SITA is covering numerous bases in this next stage of aviation. It's cultivating modern solutions such as AI to help find and repatriate lost items on aircraft and at airports. Meanwhile, it is addressing new requirements such as managing travel health credentials in the current climate. Overall, the group is working with important industry partners such as IATA to help ensure safe and seamless air travel remains in place.

The global health crisis had absolutely rocked aviation from top to bottom. For months on end, passengers worldwide were unable to see loved ones, go on vacation, or travel for work.

Travelers are keen to hit the skies again. In fact, 60% of passengers are ready to fly again, but ongoing barriers are keeping many people on the ground. Following the easing of certain conditions, numbers have been promising in countries such as the United States for several months, with millions of fliers flocking to the air on a daily basis. Also, while Europe had gone through several highs and lows, airlines across the continent are also seeing positive activity.

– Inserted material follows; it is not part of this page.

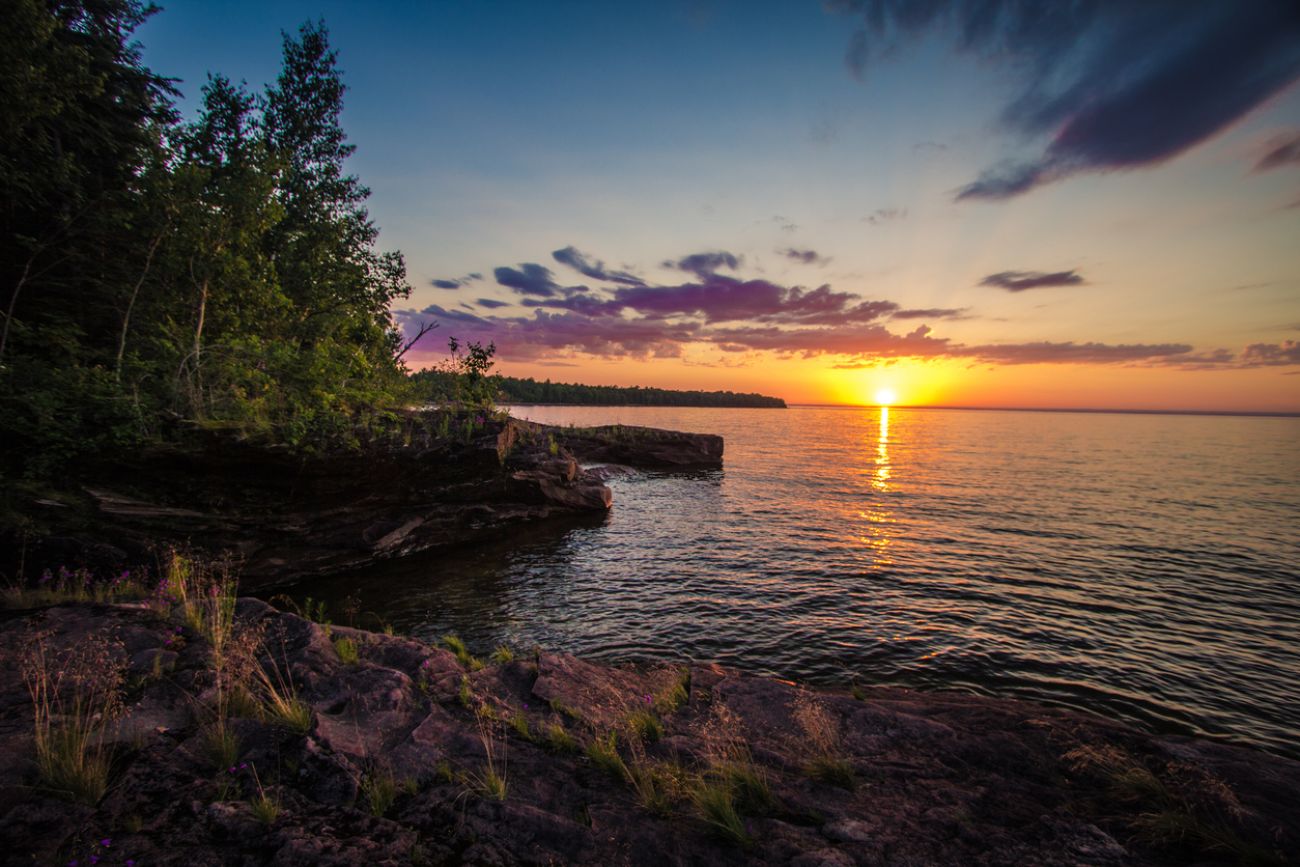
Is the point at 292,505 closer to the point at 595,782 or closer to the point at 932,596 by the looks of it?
the point at 595,782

Despite the light at the end of the tunnel, several markets remain suppressed. For instance, practically all of South America is cut off from direct links with the United Kingdom amid government restrictions. Along with this, Australia has maintained stringent border closures since the rise of the pandemic in early 2020. These are just a few examples of how the pandemic is still taking its toll on airlines and passengers alike.

SITA Health ETA
Initiatives such as SITA Health ETA provide vital health information to help keep passengers safely moving as borders reopen. Photo: SITA

Three pillars

Sergio Colella, SITA President Europe, highlights that a key part of the industry, SITA is owned by the carriers. It is strongly focused on backing a sustained recovery of the industry. The organization shares that it supports the recovery in three core areas.

  • For operators, passengers numbers generally remain below what they were in 2019, while the surging oil price is driving up the cost of fuel, one of an airline's largest costs. So, a focus is to make fleets more efficient through solutions such eWAS and OptiFlight, which help to reduce fuel burn.
  • Alongside governments, the industry needs to ensure that it can securely reopen borders while making the process seamless. This is where Health ETA will be a valuable asset.
  • At the airport, the concentration is around automating the journey where the passenger's face is their passport, and their mobile device is a remote control for travel leveraging Smart Path and SITA Flex.
Thunderstorm
Photo: Getty Images

The wider sustainability mission

Sustainable recovery transcends across wider sustainability goals. There are ambitious targets in this field, with stakeholders keen to become carbon neutral and operate in a net-zero ecosystem in the coming decades.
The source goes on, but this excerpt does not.